Movie Review: Chicken With Plums
We learn 16 minutes and two seconds into “Chicken With Plums” that Nasser-Ali Khan was followed to the grave by those who loved him. So the drama in “Chicken With Plums” comes not from seeing whether he’ll commit suicide, but in deciding whether his choice made sense. Along the way, you may find yourself analyzing some decisions of your own.
The film comes from writer-directors Marjane Satrapi and Vincent Parronnaud, whose “Persepolis” was nominated for an animated film Oscar in 2007. That one was shot in black and white and presented as images from a graphic novel, which is how it began. Yet it’s more realistic than “Chicken,” which comes at us like a tale narrated from “The 1001 Arabian Nights.”

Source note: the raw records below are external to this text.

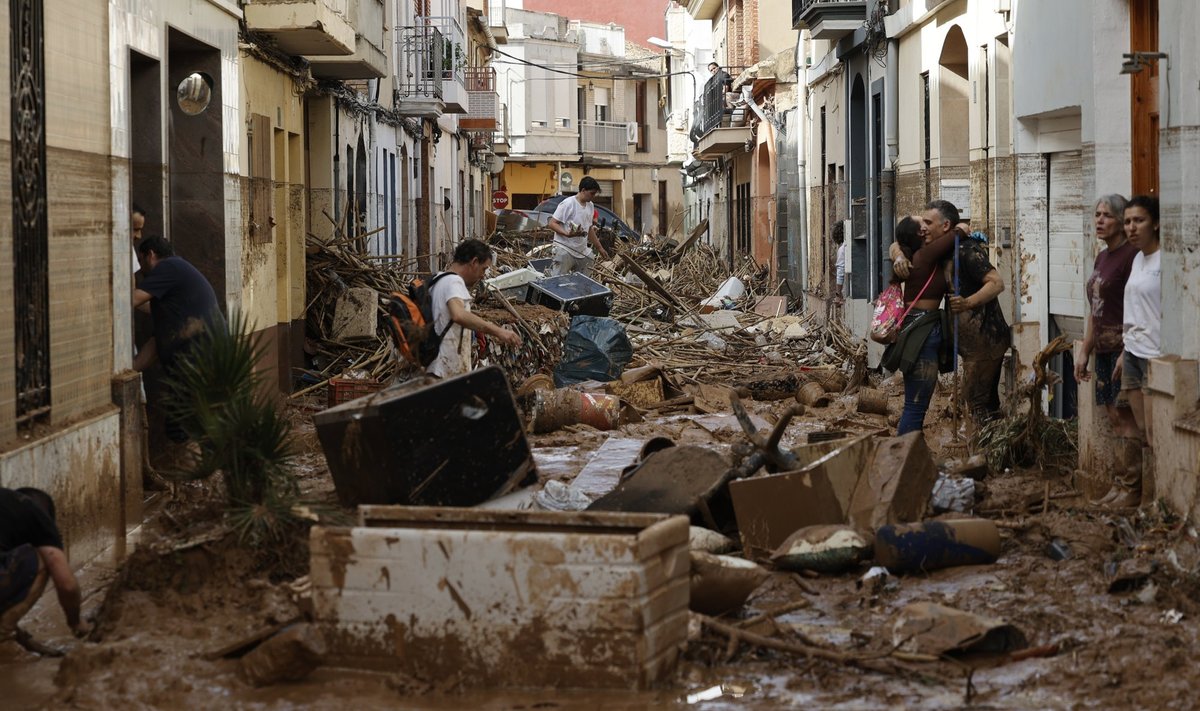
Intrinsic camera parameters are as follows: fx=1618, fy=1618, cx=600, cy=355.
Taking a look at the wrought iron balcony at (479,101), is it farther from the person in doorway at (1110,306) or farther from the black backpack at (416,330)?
the person in doorway at (1110,306)

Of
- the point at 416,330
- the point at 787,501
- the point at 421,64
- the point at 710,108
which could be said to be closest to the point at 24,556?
the point at 787,501

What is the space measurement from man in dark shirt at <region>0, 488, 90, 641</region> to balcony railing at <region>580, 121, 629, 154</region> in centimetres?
5802

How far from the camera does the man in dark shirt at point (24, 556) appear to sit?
19.8 feet

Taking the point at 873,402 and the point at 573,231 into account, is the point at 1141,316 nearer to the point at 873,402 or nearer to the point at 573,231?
the point at 873,402

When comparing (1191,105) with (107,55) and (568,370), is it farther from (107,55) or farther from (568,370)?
(568,370)

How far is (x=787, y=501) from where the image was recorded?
8055mm

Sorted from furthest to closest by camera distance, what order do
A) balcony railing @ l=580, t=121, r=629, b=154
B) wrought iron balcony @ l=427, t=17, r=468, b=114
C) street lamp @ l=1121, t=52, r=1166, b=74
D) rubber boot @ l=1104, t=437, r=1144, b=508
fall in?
balcony railing @ l=580, t=121, r=629, b=154 → wrought iron balcony @ l=427, t=17, r=468, b=114 → rubber boot @ l=1104, t=437, r=1144, b=508 → street lamp @ l=1121, t=52, r=1166, b=74

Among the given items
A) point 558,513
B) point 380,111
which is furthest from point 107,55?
point 380,111

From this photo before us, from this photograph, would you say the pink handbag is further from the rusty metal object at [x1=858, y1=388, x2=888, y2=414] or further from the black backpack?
the rusty metal object at [x1=858, y1=388, x2=888, y2=414]

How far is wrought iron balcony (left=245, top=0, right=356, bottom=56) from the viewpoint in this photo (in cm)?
1482

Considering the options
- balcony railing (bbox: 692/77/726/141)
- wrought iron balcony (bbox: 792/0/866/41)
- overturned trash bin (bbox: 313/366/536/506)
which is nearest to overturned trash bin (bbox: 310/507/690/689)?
overturned trash bin (bbox: 313/366/536/506)

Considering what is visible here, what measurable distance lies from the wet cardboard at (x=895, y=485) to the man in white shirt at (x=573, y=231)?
12.0 meters

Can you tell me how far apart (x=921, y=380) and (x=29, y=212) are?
5.50m

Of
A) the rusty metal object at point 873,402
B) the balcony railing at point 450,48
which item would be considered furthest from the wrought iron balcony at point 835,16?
the balcony railing at point 450,48
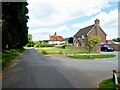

French actor Mathieu Amalric plays renowned Nasser-Ali, whose beloved violin gets broken in the Iran of 1958. He despairs of finding another and finally finds no reason to live. He retires to his bed, refuses food, and waits for the Angel of Death. During his last week, he ponders the failures and follies of his life.
The filmmakers consistently take us away from the literal world. All but one of the Persian characters are played by people who are not Persian: Nasser’s wife (Maria de Medeiros of Portugal), his brother (Eric Caravaca of Spain), his grown daughter (Chiara Mastroianni of France), his mother (Isabella Rossellini of Italy). Jamel Debbouze, French-born to Moroccan parents, is the only one who looks Middle Eastern, and he plays a Chinese shopkeeper and a prophet who would fit into “Monty Python and the Holy Grail.”
The filmmakers take side trips (a la “Amelie”) to show us characters’ pasts and futures. They break into animation, fantasy sequences, even special effects for the cheerful Angel of Death (Eduoard Baer). When young Nasser-Ali – played by Amalric with virtually no difference in makeup – encounters a musical guru, you can bet the wise man will wear a flowing robe and a long, gray beard.
Only one part of the story gets told simply and straightforwardly: The flashback where Nasser-Ali falls in love with Irâne, a merchant’s daughter, and is rejected by her father as a penniless suitor. Her name is pronounced “Ir-AN,” like the country of Satrapi’s birth, and you may draw what conclusions you will. (Golshifteh Farahani, who plays her, is the lone Iranian in a significant role.)
Does Irâne represent the heart of a nation broken by greed and shortsightedness? Persian women who’ve had lives ruined by controlling men? Or just the traditional powerless heroine of a fable, buffeted by a cruel fate?
Satrapi and Parronnaud give us clues but no solution. The fun, for those of us who like fairy tales, is in guessing.